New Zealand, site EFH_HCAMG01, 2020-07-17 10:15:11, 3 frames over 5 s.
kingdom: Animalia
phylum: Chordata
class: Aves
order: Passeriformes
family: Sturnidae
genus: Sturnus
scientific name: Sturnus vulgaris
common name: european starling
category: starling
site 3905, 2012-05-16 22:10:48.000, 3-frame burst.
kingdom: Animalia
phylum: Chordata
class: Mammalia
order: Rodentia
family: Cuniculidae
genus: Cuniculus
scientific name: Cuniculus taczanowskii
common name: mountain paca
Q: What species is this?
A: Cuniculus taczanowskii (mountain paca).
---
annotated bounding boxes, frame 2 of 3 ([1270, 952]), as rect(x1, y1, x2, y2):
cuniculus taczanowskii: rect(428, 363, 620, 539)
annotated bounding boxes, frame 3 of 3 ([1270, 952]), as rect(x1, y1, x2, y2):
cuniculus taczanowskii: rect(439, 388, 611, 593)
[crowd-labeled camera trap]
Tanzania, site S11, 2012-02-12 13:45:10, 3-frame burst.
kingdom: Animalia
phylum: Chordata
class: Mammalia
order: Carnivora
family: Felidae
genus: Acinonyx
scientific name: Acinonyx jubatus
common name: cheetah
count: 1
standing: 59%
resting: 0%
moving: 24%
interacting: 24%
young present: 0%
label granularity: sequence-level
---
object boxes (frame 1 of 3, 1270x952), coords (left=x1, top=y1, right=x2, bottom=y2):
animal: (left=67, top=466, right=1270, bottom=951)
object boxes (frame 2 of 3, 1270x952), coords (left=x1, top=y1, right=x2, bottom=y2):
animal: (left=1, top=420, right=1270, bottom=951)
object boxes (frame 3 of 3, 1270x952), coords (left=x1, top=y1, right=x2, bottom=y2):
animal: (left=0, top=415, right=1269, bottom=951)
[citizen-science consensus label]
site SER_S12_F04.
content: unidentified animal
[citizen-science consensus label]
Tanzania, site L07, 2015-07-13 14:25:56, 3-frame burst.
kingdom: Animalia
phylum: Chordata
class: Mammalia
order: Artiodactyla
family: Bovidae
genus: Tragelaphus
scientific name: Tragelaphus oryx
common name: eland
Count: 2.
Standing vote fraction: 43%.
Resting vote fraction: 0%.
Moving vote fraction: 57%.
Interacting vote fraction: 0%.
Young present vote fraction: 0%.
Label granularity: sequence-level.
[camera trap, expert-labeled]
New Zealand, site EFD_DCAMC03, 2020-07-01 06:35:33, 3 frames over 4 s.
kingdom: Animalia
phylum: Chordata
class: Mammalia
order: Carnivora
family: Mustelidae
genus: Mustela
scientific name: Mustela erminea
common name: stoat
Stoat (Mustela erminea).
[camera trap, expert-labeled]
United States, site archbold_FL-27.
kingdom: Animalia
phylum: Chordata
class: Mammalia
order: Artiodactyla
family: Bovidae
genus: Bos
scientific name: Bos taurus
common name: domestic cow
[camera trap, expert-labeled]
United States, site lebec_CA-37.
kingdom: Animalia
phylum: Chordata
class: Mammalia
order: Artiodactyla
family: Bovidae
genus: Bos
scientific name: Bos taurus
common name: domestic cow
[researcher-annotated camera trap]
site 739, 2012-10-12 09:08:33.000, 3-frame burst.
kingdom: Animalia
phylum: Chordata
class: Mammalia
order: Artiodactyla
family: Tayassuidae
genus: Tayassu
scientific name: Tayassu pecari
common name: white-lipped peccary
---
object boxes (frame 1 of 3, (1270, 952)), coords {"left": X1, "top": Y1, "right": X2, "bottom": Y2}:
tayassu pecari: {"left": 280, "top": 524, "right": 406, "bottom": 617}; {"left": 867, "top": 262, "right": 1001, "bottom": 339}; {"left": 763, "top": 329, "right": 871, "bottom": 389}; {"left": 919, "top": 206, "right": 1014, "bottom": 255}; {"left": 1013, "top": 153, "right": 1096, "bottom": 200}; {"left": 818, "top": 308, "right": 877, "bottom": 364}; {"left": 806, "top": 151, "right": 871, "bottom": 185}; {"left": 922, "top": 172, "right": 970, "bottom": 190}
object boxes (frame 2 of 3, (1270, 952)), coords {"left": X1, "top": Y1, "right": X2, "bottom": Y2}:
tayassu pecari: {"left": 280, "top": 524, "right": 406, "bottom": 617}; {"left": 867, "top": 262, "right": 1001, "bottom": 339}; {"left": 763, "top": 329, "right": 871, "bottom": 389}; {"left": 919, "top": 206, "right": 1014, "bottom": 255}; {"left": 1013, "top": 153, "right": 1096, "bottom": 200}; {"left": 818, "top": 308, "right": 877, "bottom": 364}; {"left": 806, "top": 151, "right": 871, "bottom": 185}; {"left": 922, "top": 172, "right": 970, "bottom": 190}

Task goal: Go through the records above and, whenever a line includes the word "present", copy it.

Solved problem:
young present: 0%
Young present vote fraction: 0%.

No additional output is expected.